A CO-rich merger shaping a powerful and hyper-luminous infrared radio galaxy at z=2: the Dragonfly Galaxy

TL;DR

This study presents evidence of a gas-rich galaxy merger at z~2 associated with a powerful, infrared-luminous radio galaxy, revealing extensive cold molecular gas distribution and its interaction with radio jets, shedding light on galaxy evolution.

Contribution

It provides the first detailed analysis of a high-redshift, gas-rich merger linked to a hyper-luminous radio galaxy, highlighting the role of mergers in galaxy evolution and feedback mechanisms.

Findings

Widespread cold molecular gas extends over 60 kpc in the galaxy.

The merger triggers obscured star formation and influences radio jet interactions.

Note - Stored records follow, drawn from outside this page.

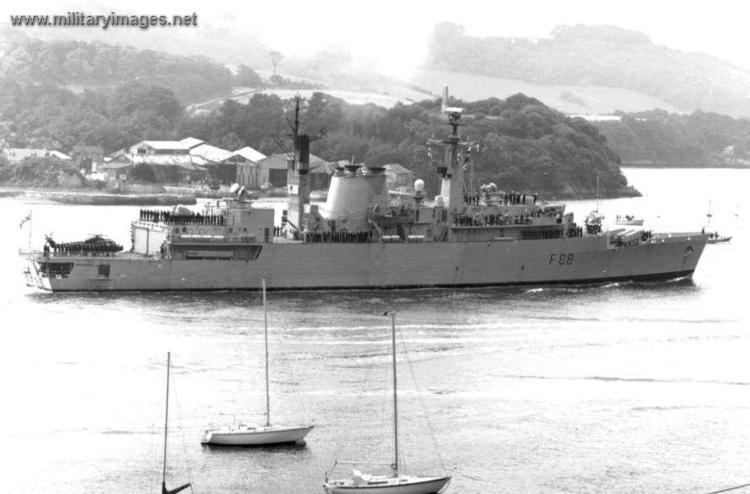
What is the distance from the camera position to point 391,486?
28.1 metres

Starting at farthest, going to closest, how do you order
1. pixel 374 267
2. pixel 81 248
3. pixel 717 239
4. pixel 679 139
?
pixel 679 139 → pixel 717 239 → pixel 374 267 → pixel 81 248

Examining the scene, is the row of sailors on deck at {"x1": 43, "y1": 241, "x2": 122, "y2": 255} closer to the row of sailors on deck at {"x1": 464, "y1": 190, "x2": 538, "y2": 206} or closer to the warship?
the warship

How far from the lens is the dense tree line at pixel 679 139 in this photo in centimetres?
15400

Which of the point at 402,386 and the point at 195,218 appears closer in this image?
the point at 402,386

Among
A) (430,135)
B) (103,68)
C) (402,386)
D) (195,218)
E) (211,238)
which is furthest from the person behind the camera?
(103,68)

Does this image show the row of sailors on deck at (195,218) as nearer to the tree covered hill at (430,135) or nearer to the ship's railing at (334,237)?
the ship's railing at (334,237)

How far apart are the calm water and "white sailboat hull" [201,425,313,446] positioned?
236mm

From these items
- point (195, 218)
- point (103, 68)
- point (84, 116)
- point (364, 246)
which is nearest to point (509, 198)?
point (364, 246)

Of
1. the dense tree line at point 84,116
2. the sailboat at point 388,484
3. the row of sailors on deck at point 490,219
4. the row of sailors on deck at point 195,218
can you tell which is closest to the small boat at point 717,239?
the row of sailors on deck at point 490,219

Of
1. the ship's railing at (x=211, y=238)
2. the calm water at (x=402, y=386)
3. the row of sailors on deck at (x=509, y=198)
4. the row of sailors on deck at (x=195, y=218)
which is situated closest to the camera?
the calm water at (x=402, y=386)

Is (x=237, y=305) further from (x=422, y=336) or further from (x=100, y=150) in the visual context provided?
(x=100, y=150)

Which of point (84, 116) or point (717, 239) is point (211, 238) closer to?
point (717, 239)

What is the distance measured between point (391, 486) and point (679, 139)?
442ft

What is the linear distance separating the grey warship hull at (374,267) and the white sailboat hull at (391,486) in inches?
912
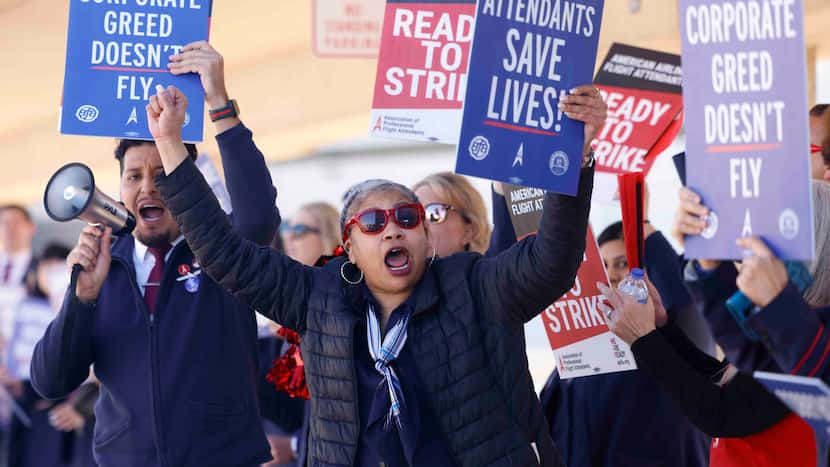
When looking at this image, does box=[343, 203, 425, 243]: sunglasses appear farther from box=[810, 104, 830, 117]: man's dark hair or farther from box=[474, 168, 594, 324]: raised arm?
box=[810, 104, 830, 117]: man's dark hair

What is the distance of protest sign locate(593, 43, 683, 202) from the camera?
4.46 meters

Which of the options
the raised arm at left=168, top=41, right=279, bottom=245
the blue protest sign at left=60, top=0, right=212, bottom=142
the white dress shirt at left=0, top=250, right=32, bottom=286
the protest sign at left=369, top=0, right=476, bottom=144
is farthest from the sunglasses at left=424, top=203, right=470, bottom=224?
the white dress shirt at left=0, top=250, right=32, bottom=286

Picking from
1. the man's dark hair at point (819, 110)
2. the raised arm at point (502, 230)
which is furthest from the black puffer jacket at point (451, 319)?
the man's dark hair at point (819, 110)

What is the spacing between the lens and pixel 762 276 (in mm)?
2512

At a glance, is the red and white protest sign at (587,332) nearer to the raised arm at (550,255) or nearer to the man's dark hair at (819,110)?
the raised arm at (550,255)

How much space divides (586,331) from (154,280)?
4.92ft

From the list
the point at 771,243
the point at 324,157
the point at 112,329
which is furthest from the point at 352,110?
the point at 771,243

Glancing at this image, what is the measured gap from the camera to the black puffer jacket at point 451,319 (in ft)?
9.80

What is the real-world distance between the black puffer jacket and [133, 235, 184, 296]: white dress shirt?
A: 64 cm

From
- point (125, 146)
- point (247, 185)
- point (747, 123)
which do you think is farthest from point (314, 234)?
point (747, 123)

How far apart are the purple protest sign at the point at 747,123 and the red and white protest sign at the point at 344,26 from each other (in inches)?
132

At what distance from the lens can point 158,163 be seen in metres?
3.77

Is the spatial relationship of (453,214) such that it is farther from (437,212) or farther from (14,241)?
(14,241)

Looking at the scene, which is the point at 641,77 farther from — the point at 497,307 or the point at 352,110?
the point at 352,110
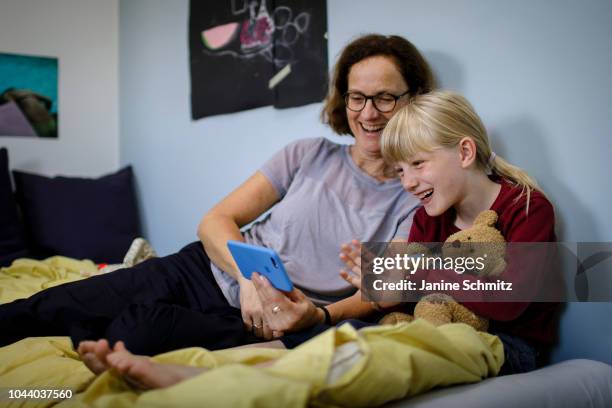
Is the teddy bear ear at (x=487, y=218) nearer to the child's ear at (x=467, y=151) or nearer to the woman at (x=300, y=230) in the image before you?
the child's ear at (x=467, y=151)

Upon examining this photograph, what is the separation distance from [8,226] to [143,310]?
4.86ft

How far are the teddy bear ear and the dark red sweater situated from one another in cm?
2

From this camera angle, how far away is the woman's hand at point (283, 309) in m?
1.17

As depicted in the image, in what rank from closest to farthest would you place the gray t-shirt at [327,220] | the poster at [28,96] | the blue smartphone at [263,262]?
the blue smartphone at [263,262] < the gray t-shirt at [327,220] < the poster at [28,96]

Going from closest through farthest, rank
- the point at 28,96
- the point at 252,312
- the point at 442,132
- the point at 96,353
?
1. the point at 96,353
2. the point at 442,132
3. the point at 252,312
4. the point at 28,96

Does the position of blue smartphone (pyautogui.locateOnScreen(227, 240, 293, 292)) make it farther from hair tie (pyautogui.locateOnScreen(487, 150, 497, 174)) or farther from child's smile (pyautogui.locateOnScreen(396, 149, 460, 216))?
hair tie (pyautogui.locateOnScreen(487, 150, 497, 174))

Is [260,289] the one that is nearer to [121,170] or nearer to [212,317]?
[212,317]

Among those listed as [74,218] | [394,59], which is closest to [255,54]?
[394,59]

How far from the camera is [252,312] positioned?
130 cm

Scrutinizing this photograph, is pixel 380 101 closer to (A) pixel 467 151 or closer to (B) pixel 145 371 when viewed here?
(A) pixel 467 151

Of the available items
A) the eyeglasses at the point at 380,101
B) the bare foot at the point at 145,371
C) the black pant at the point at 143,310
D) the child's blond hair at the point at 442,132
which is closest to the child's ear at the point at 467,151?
the child's blond hair at the point at 442,132

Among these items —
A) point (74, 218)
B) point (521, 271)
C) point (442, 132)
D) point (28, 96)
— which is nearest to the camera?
point (521, 271)

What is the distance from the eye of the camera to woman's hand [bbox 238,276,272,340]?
4.19 feet

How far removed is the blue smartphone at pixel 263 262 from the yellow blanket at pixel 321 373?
19 centimetres
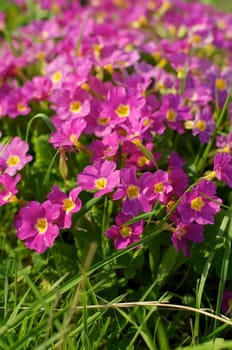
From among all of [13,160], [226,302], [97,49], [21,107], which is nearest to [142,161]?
[13,160]

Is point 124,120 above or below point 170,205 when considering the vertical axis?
above

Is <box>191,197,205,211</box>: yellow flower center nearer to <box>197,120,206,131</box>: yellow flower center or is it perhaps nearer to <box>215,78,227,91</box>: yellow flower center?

The galaxy exhibits prominent tidal features and complex gas dynamics.

Abstract

In the low-redshift Universe, the most powerful radio sources are often associated with gas-rich galaxy mergers or interactions. We here present evidence for an advanced, gas-rich (`wet') merger associated with a powerful radio galaxy at a redshift of z~2. This radio galaxy, MRC 0152-209, is the most infrared-luminous high-redshift radio galaxy known in the southern hemisphere. Using the Australia Telescope Compact Array, we obtained high-resolution CO(1-0) data of cold molecular gas, which we complement with HST/WFPC2 imaging and WHT long-slit spectroscopy. We find that, while roughly M(H2) ~ 2 x 10$^{10}$ M$_{\odot}$ of molecular gas coincides with the central host galaxy, another M(H2) ~ 3 x 10$^{10}$ M$_{\odot}$ is spread across a total extent of ~60 kpc. Most of this widespread CO(1-0) appears to follow prominent tidal features visible in the rest-frame near-UV HST/WFPC2 imaging. Ly$\alpha$ emission shows an excess over HeII, but a deficiency over L(IR), which is likely the result of photo-ionisation by enhanced but very obscured star formation that was triggered by the merger. In terms of feedback, the radio source is aligned with widespread CO(1-0) emission, which suggests that there is a physical link between the propagating radio jets and the presence of cold molecular gas on scales of the galaxy's halo. Its optical appearance, combined with the transformational stage at which we witness the evolution of MRC 0152-209, leads us to adopt the name `Dragonfly Galaxy'.